Reduced-fat Cheddar cheese produced with CC had lower activity toward the peptide
bond αS1-CN Phe23-Ph24 compared to cheeses with BC and CC/BC. This resulted in lower amounts of peptides derived from αS1-CN (f1-23) by LAB, lower bitterness and harder
cheese structure. No difference in cheese structure was seen between cheeses with
CC/BC compared to CC. Similar differences were observed in the primary casein
breakdown in cheeses produced with CC and BC when and adjunct culture, Lb.
delbrueckii subsp. lactis, was added together with the starter culture. The adjunct culture mediated an increase in the total amount of amino acids as well as a shorter structure. A model system, used to study the retention of chymosin in a curd, showed that the retention of CC was less dependent on pH compared to BC, and the retention of CC was higher than BC in the pH interval 6.0-6.7. This indicated that the lower casein breakdown in cheeses with CC could not be explained by a lower retention of CC in the curd. A 20% lower dosage of CC, however, was used in the cheese production, and this may have had an influence. By screening the ability of LAB (18 Lactococcus lactis subsp. cremoris, 28 L. lactis subsp lactis, 10 thermophilic Lactobacillus strains and 15 frozen direct vat set strains of thermopholic Lactobacillus) to hydrolyse αS1-CN, candidates were selected for cheese-making experiments. None of the selected proteolytic strains contributed significantly to softening the cheese structure. Cheeses with one of the Lb. helveticus strains had a significantly lower level of intact αS1-CN after four weeks of ripening, but not after 17 weeks. The two selected Lb. helveticus strains increased the breakdown of intact β-CN. All cheeses with selected dairy LAB had a higher release of free amino acids compared to the reference cheeses, and this was correlated to a lower strain at fracture and to cheese structure. Three out of five cheeses with selected LAB were perceived as harder than the reference cheeses by the sensory panellists, and two cheeses were not significant in cheese structure as compared to the reference cheeses.

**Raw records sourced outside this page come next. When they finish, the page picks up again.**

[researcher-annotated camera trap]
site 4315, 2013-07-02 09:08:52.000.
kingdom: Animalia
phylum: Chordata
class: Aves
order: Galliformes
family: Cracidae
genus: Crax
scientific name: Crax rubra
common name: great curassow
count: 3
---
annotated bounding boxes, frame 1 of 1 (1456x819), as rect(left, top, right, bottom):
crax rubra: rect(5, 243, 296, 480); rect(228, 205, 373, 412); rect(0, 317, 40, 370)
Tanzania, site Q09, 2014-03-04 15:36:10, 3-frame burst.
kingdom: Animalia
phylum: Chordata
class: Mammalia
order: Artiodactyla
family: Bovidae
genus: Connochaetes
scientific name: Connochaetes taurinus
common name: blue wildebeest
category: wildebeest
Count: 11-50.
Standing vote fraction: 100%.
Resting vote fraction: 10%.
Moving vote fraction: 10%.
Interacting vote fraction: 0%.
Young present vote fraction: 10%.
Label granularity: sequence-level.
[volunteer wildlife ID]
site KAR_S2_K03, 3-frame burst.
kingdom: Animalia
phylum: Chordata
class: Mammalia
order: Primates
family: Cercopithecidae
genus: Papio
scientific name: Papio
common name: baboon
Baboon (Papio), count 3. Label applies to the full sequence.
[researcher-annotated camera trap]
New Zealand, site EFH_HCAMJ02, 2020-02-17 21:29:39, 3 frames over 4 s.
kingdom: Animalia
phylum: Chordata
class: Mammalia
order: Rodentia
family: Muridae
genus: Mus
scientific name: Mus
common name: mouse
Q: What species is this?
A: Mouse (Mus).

Lc. lactis strains which were previously defined as group d based on their cleavage
specificity towards αS1-CN (f1-23), could be subdivided into three groups. This grouping was seen both in the variation of CEP amino acid sequences, and in the identified peptides after hydrolysis in milk, independently of each other. The subgroups were compared with a three-dimensional computer model of the Lc. lactis CEP using
Streptococcus CEP as a template, and new amino acid positions relevant for the substrate binding region were suggested.
In this PhD project it was not possible to increase the breakdown of intact αS1-CN in
cheese and it was not possible to soften the cheese structure by using selected dairy LAB with the ability to break down αS1-CN in the N-terminal. Cheeses produced with adjunct cultures accelerated the release of free amino acids which reduced the strain at fracture and shortened the cheese structure.